_What you are asked to do_: Render the records as a two-column CSV with the header text,answer, starting at the line that contains "Which from the" and ending at the end of the records. Give one row per record, put each field in double quotes, and replace line breaks inside a field with spaces.

━━ Dataset content

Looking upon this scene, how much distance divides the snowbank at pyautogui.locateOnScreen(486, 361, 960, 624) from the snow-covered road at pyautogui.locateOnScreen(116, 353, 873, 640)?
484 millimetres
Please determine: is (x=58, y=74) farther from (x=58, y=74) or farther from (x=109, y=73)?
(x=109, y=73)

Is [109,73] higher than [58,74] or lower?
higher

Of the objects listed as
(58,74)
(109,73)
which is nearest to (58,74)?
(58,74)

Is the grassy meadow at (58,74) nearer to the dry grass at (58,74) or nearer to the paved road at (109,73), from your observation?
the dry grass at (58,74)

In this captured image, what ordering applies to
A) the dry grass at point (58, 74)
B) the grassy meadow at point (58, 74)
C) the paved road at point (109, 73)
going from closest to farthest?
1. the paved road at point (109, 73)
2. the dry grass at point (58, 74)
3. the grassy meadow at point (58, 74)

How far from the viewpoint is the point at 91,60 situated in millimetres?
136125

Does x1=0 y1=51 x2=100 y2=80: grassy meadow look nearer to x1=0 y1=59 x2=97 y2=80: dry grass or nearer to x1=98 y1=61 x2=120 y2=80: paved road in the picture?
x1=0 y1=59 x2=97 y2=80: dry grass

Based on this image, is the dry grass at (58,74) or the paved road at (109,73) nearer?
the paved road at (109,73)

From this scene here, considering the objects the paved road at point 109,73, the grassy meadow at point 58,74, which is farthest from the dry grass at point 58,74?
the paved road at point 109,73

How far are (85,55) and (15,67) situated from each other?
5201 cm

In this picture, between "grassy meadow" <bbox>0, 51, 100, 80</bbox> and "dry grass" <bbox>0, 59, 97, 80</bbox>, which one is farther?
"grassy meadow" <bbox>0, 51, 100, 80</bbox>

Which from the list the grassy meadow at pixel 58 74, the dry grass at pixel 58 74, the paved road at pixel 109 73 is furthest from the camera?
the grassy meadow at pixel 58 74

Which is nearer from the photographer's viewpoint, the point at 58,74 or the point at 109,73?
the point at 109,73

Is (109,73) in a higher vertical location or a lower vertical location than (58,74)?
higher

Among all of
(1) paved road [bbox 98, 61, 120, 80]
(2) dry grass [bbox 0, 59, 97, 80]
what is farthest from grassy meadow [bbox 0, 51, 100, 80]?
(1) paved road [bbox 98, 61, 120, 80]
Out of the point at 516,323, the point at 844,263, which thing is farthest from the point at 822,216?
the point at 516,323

━━━━

_Exercise response_:
text,answer
"Which from the list the grassy meadow at pixel 58 74, the dry grass at pixel 58 74, the paved road at pixel 109 73 is furthest from the camera?","the grassy meadow at pixel 58 74"
"Which is nearer from the photographer's viewpoint, the point at 58,74 or the point at 109,73?","the point at 109,73"
"Is (109,73) in a higher vertical location or a lower vertical location than (58,74)?","higher"
"Among all of (1) paved road [bbox 98, 61, 120, 80] (2) dry grass [bbox 0, 59, 97, 80] what is farthest from grassy meadow [bbox 0, 51, 100, 80]?","(1) paved road [bbox 98, 61, 120, 80]"
"Out of the point at 516,323, the point at 844,263, which thing is farthest from the point at 822,216?","the point at 516,323"